[Stored data entries]
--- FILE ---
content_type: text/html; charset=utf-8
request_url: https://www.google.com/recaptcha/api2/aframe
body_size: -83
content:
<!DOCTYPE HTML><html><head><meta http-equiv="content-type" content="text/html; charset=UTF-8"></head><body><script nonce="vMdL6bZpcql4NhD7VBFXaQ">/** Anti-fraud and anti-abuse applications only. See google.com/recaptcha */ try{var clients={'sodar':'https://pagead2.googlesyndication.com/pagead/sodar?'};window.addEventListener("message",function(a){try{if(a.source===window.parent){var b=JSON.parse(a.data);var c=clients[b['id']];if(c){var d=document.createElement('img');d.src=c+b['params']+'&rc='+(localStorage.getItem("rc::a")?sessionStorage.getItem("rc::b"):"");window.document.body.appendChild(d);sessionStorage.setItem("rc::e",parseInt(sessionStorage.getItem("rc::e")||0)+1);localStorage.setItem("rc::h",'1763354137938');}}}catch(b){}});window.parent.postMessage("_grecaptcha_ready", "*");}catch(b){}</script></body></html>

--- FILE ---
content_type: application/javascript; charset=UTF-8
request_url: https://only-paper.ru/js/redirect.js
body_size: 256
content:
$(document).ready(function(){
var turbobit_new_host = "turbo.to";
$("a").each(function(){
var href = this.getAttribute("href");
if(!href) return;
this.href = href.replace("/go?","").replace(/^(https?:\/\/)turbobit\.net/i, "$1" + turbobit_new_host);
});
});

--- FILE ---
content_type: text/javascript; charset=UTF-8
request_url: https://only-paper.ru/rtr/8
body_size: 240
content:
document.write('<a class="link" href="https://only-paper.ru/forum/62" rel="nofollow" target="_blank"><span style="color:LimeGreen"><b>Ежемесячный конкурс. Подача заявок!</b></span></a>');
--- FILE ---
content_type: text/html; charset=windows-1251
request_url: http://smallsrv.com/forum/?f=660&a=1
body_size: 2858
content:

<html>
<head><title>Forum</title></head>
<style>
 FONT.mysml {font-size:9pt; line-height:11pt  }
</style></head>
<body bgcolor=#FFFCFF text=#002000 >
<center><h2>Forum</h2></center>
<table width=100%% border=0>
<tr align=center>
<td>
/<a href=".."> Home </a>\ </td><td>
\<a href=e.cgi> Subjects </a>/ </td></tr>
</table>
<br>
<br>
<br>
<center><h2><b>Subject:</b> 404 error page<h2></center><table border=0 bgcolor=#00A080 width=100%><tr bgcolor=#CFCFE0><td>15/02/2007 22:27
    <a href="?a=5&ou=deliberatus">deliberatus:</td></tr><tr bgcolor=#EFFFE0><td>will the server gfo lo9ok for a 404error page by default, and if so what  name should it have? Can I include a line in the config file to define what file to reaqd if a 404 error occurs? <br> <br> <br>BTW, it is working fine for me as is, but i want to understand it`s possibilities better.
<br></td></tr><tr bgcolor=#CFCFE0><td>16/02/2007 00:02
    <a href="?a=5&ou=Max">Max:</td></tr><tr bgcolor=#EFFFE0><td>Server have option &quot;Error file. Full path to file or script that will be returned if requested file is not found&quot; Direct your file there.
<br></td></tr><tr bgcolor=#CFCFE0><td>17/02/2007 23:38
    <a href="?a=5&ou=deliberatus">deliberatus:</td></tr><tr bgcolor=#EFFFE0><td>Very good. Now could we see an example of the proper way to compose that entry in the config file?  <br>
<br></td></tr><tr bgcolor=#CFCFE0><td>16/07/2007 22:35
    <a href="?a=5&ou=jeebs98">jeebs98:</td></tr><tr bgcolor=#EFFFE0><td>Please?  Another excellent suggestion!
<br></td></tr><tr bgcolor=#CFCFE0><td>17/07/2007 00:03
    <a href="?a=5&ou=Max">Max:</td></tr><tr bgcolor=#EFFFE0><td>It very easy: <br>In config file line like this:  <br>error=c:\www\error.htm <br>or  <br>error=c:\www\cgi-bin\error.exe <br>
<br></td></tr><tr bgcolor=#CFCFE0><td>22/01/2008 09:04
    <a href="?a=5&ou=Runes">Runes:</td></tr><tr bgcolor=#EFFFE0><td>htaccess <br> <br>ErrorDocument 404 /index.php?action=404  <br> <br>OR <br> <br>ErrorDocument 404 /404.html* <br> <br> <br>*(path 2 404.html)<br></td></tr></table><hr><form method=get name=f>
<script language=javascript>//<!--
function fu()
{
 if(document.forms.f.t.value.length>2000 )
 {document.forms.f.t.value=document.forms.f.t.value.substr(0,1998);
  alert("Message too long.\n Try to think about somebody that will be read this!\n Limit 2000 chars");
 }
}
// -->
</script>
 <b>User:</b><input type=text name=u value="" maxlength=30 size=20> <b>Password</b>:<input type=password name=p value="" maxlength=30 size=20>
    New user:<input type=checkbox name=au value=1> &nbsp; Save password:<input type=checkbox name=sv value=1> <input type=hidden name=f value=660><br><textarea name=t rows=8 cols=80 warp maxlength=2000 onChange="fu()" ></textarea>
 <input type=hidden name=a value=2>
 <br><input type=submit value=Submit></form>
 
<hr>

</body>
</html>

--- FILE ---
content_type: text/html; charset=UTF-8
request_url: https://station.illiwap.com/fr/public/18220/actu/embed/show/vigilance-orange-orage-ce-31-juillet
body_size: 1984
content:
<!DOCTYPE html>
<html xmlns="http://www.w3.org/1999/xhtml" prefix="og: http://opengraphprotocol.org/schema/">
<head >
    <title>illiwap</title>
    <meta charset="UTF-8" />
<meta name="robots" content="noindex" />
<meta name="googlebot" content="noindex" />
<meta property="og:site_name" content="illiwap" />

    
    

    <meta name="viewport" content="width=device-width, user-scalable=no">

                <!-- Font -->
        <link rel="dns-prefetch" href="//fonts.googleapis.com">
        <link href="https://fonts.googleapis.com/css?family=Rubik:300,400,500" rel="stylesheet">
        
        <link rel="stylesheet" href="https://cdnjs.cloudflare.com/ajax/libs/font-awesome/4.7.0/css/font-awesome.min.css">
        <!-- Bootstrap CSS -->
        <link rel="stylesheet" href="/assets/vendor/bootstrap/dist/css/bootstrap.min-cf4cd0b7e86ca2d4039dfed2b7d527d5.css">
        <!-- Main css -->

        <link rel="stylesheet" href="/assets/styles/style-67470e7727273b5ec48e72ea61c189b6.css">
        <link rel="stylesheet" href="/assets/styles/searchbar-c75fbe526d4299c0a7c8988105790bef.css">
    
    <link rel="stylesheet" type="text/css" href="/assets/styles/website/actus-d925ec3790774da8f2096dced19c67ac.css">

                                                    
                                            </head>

• _WHAT YOU WILL DO_:
The output is every entry, printed exactly as it reads.

• _RESULT FOR THIS TASK_:
--- FILE ---
content_type: text/html; charset=utf-8
request_url: https://www.google.com/recaptcha/api2/aframe
body_size: -83
content:
<!DOCTYPE HTML><html><head><meta http-equiv="content-type" content="text/html; charset=UTF-8"></head><body><script nonce="vMdL6bZpcql4NhD7VBFXaQ">/** Anti-fraud and anti-abuse applications only. See google.com/recaptcha */ try{var clients={'sodar':'https://pagead2.googlesyndication.com/pagead/sodar?'};window.addEventListener("message",function(a){try{if(a.source===window.parent){var b=JSON.parse(a.data);var c=clients[b['id']];if(c){var d=document.createElement('img');d.src=c+b['params']+'&rc='+(localStorage.getItem("rc::a")?sessionStorage.getItem("rc::b"):"");window.document.body.appendChild(d);sessionStorage.setItem("rc::e",parseInt(sessionStorage.getItem("rc::e")||0)+1);localStorage.setItem("rc::h",'1763354137938');}}}catch(b){}});window.parent.postMessage("_grecaptcha_ready", "*");}catch(b){}</script></body></html>

--- FILE ---
content_type: application/javascript; charset=UTF-8
request_url: https://only-paper.ru/js/redirect.js
body_size: 256
content:
$(document).ready(function(){
var turbobit_new_host = "turbo.to";
$("a").each(function(){
var href = this.getAttribute("href");
if(!href) return;
this.href = href.replace("/go?","").replace(/^(https?:\/\/)turbobit\.net/i, "$1" + turbobit_new_host);
});
});

--- FILE ---
content_type: text/javascript; charset=UTF-8
request_url: https://only-paper.ru/rtr/8
body_size: 240
content:
document.write('<a class="link" href="https://only-paper.ru/forum/62" rel="nofollow" target="_blank"><span style="color:LimeGreen"><b>Ежемесячный конкурс. Подача заявок!</b></span></a>');
--- FILE ---
content_type: text/html; charset=windows-1251
request_url: http://smallsrv.com/forum/?f=660&a=1
body_size: 2858
content:

<html>
<head><title>Forum</title></head>
<style>
 FONT.mysml {font-size:9pt; line-height:11pt  }
</style></head>
<body bgcolor=#FFFCFF text=#002000 >
<center><h2>Forum</h2></center>
<table width=100%% border=0>
<tr align=center>
<td>
/<a href=".."> Home </a>\ </td><td>
\<a href=e.cgi> Subjects </a>/ </td></tr>
</table>
<br>
<br>
<br>
<center><h2><b>Subject:</b> 404 error page<h2></center><table border=0 bgcolor=#00A080 width=100%><tr bgcolor=#CFCFE0><td>15/02/2007 22:27
    <a href="?a=5&ou=deliberatus">deliberatus:</td></tr><tr bgcolor=#EFFFE0><td>will the server gfo lo9ok for a 404error page by default, and if so what  name should it have? Can I include a line in the config file to define what file to reaqd if a 404 error occurs? <br> <br> <br>BTW, it is working fine for me as is, but i want to understand it`s possibilities better.
<br></td></tr><tr bgcolor=#CFCFE0><td>16/02/2007 00:02
    <a href="?a=5&ou=Max">Max:</td></tr><tr bgcolor=#EFFFE0><td>Server have option &quot;Error file. Full path to file or script that will be returned if requested file is not found&quot; Direct your file there.
<br></td></tr><tr bgcolor=#CFCFE0><td>17/02/2007 23:38
    <a href="?a=5&ou=deliberatus">deliberatus:</td></tr><tr bgcolor=#EFFFE0><td>Very good. Now could we see an example of the proper way to compose that entry in the config file?  <br>
<br></td></tr><tr bgcolor=#CFCFE0><td>16/07/2007 22:35
    <a href="?a=5&ou=jeebs98">jeebs98:</td></tr><tr bgcolor=#EFFFE0><td>Please?  Another excellent suggestion!
<br></td></tr><tr bgcolor=#CFCFE0><td>17/07/2007 00:03
    <a href="?a=5&ou=Max">Max:</td></tr><tr bgcolor=#EFFFE0><td>It very easy: <br>In config file line like this:  <br>error=c:\www\error.htm <br>or  <br>error=c:\www\cgi-bin\error.exe <br>
<br></td></tr><tr bgcolor=#CFCFE0><td>22/01/2008 09:04
    <a href="?a=5&ou=Runes">Runes:</td></tr><tr bgcolor=#EFFFE0><td>htaccess <br> <br>ErrorDocument 404 /index.php?action=404  <br> <br>OR <br> <br>ErrorDocument 404 /404.html* <br> <br> <br>*(path 2 404.html)<br></td></tr></table><hr><form method=get name=f>
<script language=javascript>//<!--
function fu()
{
 if(document.forms.f.t.value.length>2000 )
 {document.forms.f.t.value=document.forms.f.t.value.substr(0,1998);
  alert("Message too long.\n Try to think about somebody that will be read this!\n Limit 2000 chars");
 }
}
// -->
</script>
 <b>User:</b><input type=text name=u value="" maxlength=30 size=20> <b>Password</b>:<input type=password name=p value="" maxlength=30 size=20>
    New user:<input type=checkbox name=au value=1> &nbsp; Save password:<input type=checkbox name=sv value=1> <input type=hidden name=f value=660><br><textarea name=t rows=8 cols=80 warp maxlength=2000 onChange="fu()" ></textarea>
 <input type=hidden name=a value=2>
 <br><input type=submit value=Submit></form>
 
<hr>

</body>
</html>

--- FILE ---
content_type: text/html; charset=UTF-8
request_url: https://station.illiwap.com/fr/public/18220/actu/embed/show/vigilance-orange-orage-ce-31-juillet
body_size: 1984
content:
<!DOCTYPE html>
<html xmlns="http://www.w3.org/1999/xhtml" prefix="og: http://opengraphprotocol.org/schema/">
<head >
    <title>illiwap</title>
    <meta charset="UTF-8" />
<meta name="robots" content="noindex" />
<meta name="googlebot" content="noindex" />
<meta property="og:site_name" content="illiwap" />

    
    

    <meta name="viewport" content="width=device-width, user-scalable=no">

                <!-- Font -->
        <link rel="dns-prefetch" href="//fonts.googleapis.com">
        <link href="https://fonts.googleapis.com/css?family=Rubik:300,400,500" rel="stylesheet">
        
        <link rel="stylesheet" href="https://cdnjs.cloudflare.com/ajax/libs/font-awesome/4.7.0/css/font-awesome.min.css">
        <!-- Bootstrap CSS -->
        <link rel="stylesheet" href="/assets/vendor/bootstrap/dist/css/bootstrap.min-cf4cd0b7e86ca2d4039dfed2b7d527d5.css">
        <!-- Main css -->

        <link rel="stylesheet" href="/assets/styles/style-67470e7727273b5ec48e72ea61c189b6.css">
        <link rel="stylesheet" href="/assets/styles/searchbar-c75fbe526d4299c0a7c8988105790bef.css">
    
    <link rel="stylesheet" type="text/css" href="/assets/styles/website/actus-d925ec3790774da8f2096dced19c67ac.css">

                                                    
                                            </head>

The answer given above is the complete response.